Alcolumbre promulga lei que reduz penas para condenados de 8 de janeiro
A Lei da Dosimetria foi promulgada pelo senador Davi Alcolumbre, reduzindo penas para condenados pelos atos de 8 de janeiro. A medida gera controvérsia entre os defensores da democracia.

O presidente do Congresso Nacional, senador Davi Alcolumbre (União-AP), anunciou nesta sexta-feira (8) a promulgação da Lei da Dosimetria, que terá sua publicação em uma edição extra do Diário Oficial da União. Alcolumbre esclareceu que, de acordo com a Constituição Federal, cabe ao Presidente do Senado promulgar a lei caso o Presidente da República não o faça dentro do prazo de 48 horas.
A Lei da Dosimetria tem como objetivo reduzir as penas para aqueles condenados por tentativa de golpe de Estado no Brasil, especificamente em relação aos eventos de 8 de janeiro de 2023. Nesse dia, apoiadores do ex-presidente Jair Bolsonaro invadiram e depredaram as sedes dos Três Poderes em Brasília, exigindo um golpe militar e a deposição do presidente eleito democraticamente.
O projeto foi inicialmente vetado pelo presidente Luiz Inácio Lula da Silva, que argumentou que a proposta feria o interesse público ao atenuar penas de crimes contra a democracia. Contudo, o veto foi derrubado pelo Congresso Nacional, permitindo a promulgação da lei por Alcolumbre.

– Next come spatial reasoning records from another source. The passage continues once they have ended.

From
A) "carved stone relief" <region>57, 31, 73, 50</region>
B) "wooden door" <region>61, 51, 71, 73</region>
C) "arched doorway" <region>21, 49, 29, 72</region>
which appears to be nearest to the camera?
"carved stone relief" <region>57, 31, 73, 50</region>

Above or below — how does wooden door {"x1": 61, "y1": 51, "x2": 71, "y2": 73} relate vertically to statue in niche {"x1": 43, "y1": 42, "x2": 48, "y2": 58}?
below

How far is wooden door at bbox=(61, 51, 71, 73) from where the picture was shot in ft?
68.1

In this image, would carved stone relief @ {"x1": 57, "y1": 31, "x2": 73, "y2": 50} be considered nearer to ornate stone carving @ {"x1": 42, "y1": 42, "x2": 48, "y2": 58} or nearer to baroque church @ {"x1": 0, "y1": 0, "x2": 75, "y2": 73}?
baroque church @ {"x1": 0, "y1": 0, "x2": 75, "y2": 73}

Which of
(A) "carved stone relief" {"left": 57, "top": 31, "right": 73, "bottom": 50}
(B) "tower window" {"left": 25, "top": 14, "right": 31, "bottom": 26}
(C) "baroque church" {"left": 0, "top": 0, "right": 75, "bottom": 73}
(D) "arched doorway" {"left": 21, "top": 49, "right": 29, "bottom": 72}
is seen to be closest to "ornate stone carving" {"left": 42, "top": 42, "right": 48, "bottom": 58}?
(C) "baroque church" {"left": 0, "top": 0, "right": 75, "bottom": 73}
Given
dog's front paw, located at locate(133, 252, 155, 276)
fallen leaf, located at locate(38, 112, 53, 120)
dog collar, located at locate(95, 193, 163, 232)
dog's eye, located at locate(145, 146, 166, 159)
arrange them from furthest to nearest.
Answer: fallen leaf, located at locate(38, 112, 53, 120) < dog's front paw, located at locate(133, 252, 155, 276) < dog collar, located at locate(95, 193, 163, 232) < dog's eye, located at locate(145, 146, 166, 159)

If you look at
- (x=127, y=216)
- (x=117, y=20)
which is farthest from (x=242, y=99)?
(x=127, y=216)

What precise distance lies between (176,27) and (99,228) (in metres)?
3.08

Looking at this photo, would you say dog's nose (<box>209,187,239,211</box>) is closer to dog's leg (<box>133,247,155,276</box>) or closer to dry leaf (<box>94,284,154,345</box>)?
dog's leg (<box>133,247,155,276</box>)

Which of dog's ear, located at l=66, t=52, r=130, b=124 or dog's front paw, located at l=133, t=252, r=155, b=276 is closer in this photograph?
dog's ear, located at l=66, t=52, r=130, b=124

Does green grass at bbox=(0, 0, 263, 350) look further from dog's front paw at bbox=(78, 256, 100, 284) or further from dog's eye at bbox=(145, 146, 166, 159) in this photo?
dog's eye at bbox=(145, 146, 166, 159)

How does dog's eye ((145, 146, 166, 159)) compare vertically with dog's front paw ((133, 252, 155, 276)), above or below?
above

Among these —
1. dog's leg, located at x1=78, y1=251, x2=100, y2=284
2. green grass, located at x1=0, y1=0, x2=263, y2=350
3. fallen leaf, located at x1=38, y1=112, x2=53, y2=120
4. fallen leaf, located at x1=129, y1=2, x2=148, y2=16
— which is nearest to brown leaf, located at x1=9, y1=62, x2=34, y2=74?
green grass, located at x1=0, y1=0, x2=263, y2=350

De acordo com dados do Supremo Tribunal Federal (STF), cerca de 1.400 pessoas foram condenadas por crimes relacionados aos acontecimentos de 8 de janeiro, com 431 recebendo penas de prisão, 419 penas alternativas e 552 acordos de não persecução penal. Entre essas condenações, a maioria, 404 réus, recebeu penas de um ano de prisão, enquanto 213 foram condenados a 14 anos de reclusão.
A pena mais severa foi imposta ao ex-presidente Jair Bolsonaro, que foi condenado a 27 anos e três meses de prisão. Para que os condenados possam se beneficiar da redução das penas, é necessário que ingressem com um pedido de recalculo no STF. A nova lei também altera a forma de calcular as penas, visando beneficiar não apenas Bolsonaro, mas outros militares envolvidos, como Almir Garnier, Paulo Sérgio Nogueira, Walter Braga Netto e Augusto Heleno.